Releasing the full text of Lucia's prophecy at the pope's instruction, the Vatican's top theologian Monday gently debunked the Fatima cult and said Catholics were not required to believe it.

In a 12-page commentary, Cardinal Joseph Ratzinger said that Lucia, now a 93-year-old cloistered Carmelite nun, might have conjured her vision from devotional books.

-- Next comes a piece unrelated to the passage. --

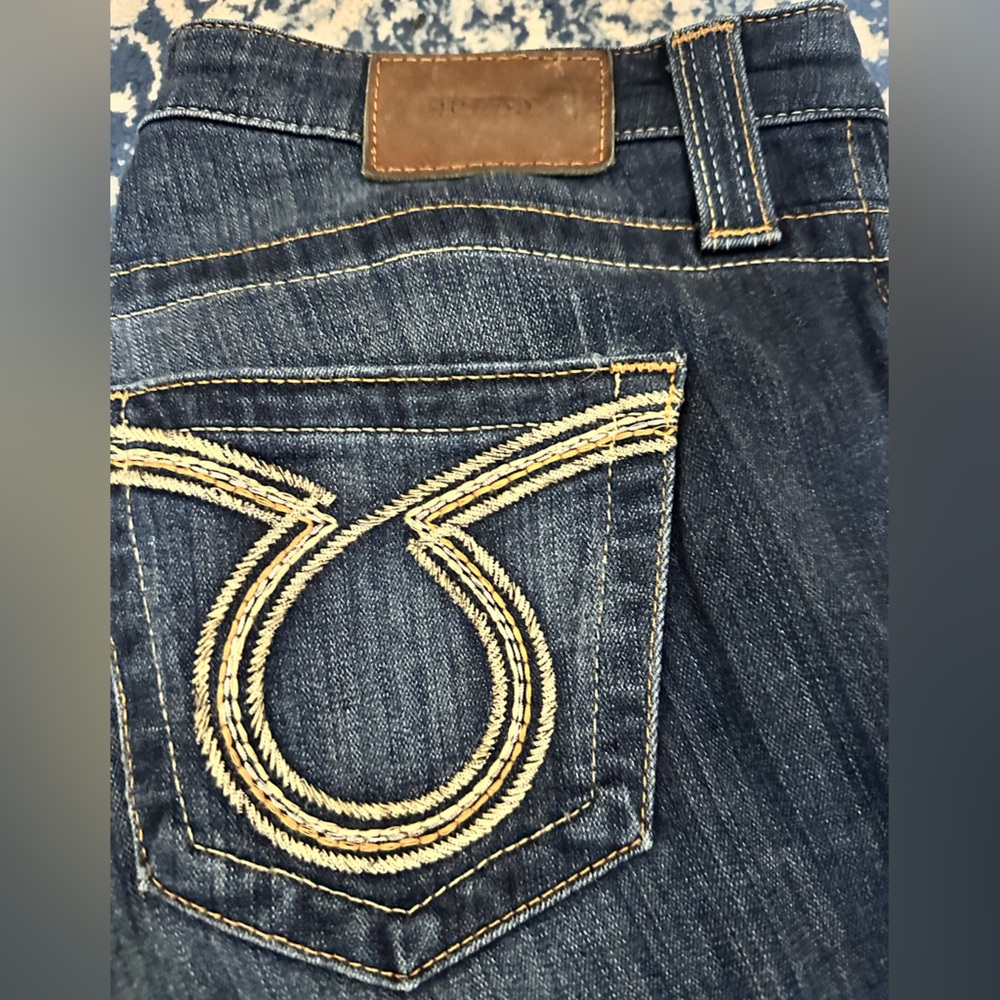 Big Star Women's Blue Boot Cut Jeans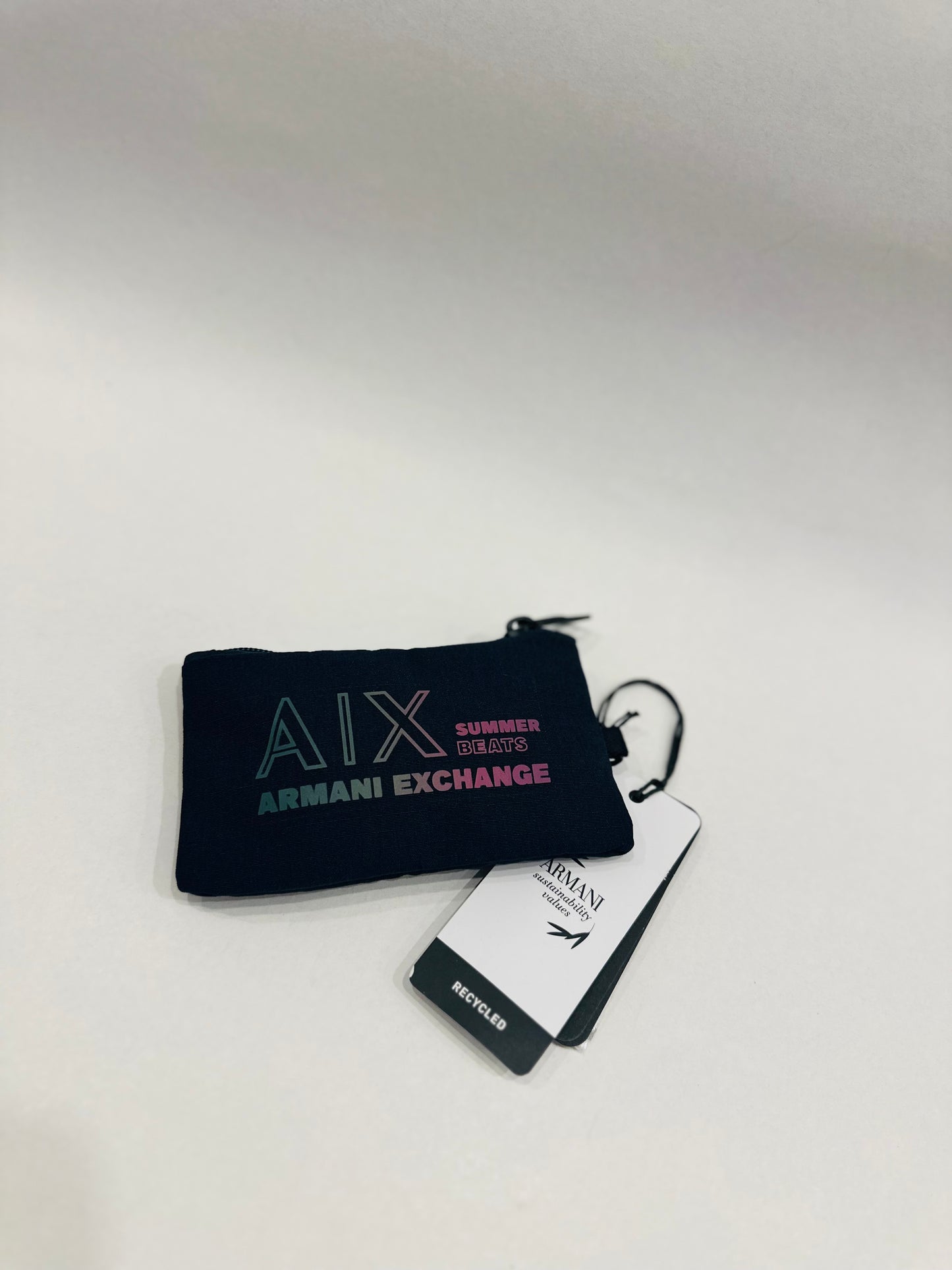 Armani exchange wallet with belt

Ratzinger, prefect of the Congregation for the Doctrine of the Faith, did not endorse a papal spokesman's claim that the felled "Bishop dressed in White" was John Paul or the pope's long-stated belief that Mary had deflected the bullets meant to kill him. The theologian dismissed a claim by Mehmet Ali Agca, the imprisoned Turk who fired the bullets and later embraced the Fatima cult, that he was an instrument of divine will.

Ratzinger called Lucia's text an interpretation of Christian suffering in the 20th century, neither tied to specific events nor foreordained. He said it underlined church teaching that "there is no immutable destiny . . . in the end, prayer is more powerful than bullets, and faith more powerful than armies."

"Those who expected exciting apocalyptic revelations about the end of the world or the future course of history are bound to be disappointed," the German cardinal wrote. "Fatima does not satisfy our curiosity in this way, just as Christian faith cannot be reduced to an object of mere curiosity."